Spot gold fell 0.1% to $1,885.06 per ounce by 1304 GMT. It hit $1,871.81, its lowest since Feb. 17 earlier in the session. U.S. gold futures also eased 0.1%, to $1,886.00.

“With the Fed seen hiking interest rate by 50 basis points and possibly 75 basis points in the next two meetings after the May 4 (meeting), the dollar is going to remain in demand… For that reason it’s very difficult to be bullish on gold at the moment,” said Fawad Razaqzada, market analyst at City Index.

The dollar index surged to its highest level since December 2002 amid widespread weakness in its major rivals.

The U.S. currency shot past the key level of 130 yen for the first time since 2002 as the Bank of Japan doubled down on its dovish policy, in stark contrast to expectations that U.S. interest rates are about to start going up fast.

For gold, in the event of further downside, the next level on watch may be at $1,850 an ounce, Yeap Jun Rong, a market strategist at IG, said in a note.

◆ **REQUIRED TASKS**:
[1] Summarize the gold market report in three sentences.
[2] Continue the gold market report from the point where it stops.

(Records from a data collection)
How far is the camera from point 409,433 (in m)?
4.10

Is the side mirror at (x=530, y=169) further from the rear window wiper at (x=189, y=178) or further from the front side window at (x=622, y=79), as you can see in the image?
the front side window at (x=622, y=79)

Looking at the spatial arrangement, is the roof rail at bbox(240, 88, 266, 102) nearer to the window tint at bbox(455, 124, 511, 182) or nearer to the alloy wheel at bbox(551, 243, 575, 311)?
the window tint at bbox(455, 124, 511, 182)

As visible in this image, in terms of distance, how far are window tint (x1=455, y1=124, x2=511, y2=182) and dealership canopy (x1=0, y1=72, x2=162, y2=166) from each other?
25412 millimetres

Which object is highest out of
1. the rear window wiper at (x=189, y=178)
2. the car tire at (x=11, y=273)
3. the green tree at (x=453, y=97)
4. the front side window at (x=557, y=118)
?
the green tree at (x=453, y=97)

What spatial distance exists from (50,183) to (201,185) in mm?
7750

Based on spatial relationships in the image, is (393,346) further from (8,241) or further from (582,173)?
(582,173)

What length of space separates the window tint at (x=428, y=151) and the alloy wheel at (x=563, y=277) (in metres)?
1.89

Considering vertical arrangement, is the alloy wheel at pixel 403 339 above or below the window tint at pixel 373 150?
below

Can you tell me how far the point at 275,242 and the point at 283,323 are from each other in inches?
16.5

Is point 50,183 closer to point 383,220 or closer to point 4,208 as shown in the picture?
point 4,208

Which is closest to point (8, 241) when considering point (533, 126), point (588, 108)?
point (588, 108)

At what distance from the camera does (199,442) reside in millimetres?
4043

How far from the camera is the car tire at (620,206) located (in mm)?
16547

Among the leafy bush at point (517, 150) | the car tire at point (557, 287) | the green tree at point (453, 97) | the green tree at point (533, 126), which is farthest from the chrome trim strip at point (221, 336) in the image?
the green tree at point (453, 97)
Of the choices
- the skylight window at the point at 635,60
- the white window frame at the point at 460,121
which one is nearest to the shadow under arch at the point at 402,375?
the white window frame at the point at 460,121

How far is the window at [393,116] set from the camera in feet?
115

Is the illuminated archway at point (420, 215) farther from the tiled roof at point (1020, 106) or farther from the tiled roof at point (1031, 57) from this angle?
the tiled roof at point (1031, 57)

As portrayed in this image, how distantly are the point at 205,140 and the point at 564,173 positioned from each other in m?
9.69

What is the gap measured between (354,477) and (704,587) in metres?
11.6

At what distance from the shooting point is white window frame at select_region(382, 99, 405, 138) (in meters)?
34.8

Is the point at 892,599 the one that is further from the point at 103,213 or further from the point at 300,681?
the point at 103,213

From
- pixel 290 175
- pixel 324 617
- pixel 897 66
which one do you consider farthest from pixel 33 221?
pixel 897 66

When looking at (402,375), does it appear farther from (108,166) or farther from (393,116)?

◆ **ANSWERS TO THE EXERCISE**:
[1] Spot gold slipped 0.1% to $1,885.06 an ounce after touching $1,871.81, its lowest since Feb. 17, and U.S. gold futures also eased 0.1%. A City Index analyst said that expected Fed rate hikes of 50 and possibly 75 basis points would keep the dollar in demand, which makes it very difficult to be bullish on gold. The dollar index hit its highest level since December 2002 and the dollar passed 130 yen, while an IG strategist said the next level to watch for gold may be $1,850 an ounce.

[2]
Gold has declined about 2.7% this month, which could be its biggest monthly fall since September as the Fed has started to raise interest rates to tame the fastest U.S. inflation in four decades.

Rising U.S. interest rates increase the opportunity cost of holding non-yielding gold, while also boosting the dollar, in which it is priced.

Markets now await the Fed’s May 3-4 meeting.

In other metals, spot silver fell 1.2% to $23.01 per ounce, having hit its lowest since Feb. 11.

Platinum slipped 0.6% to $912.49 per ounce while palladium gained 1.6% to $2,237.22.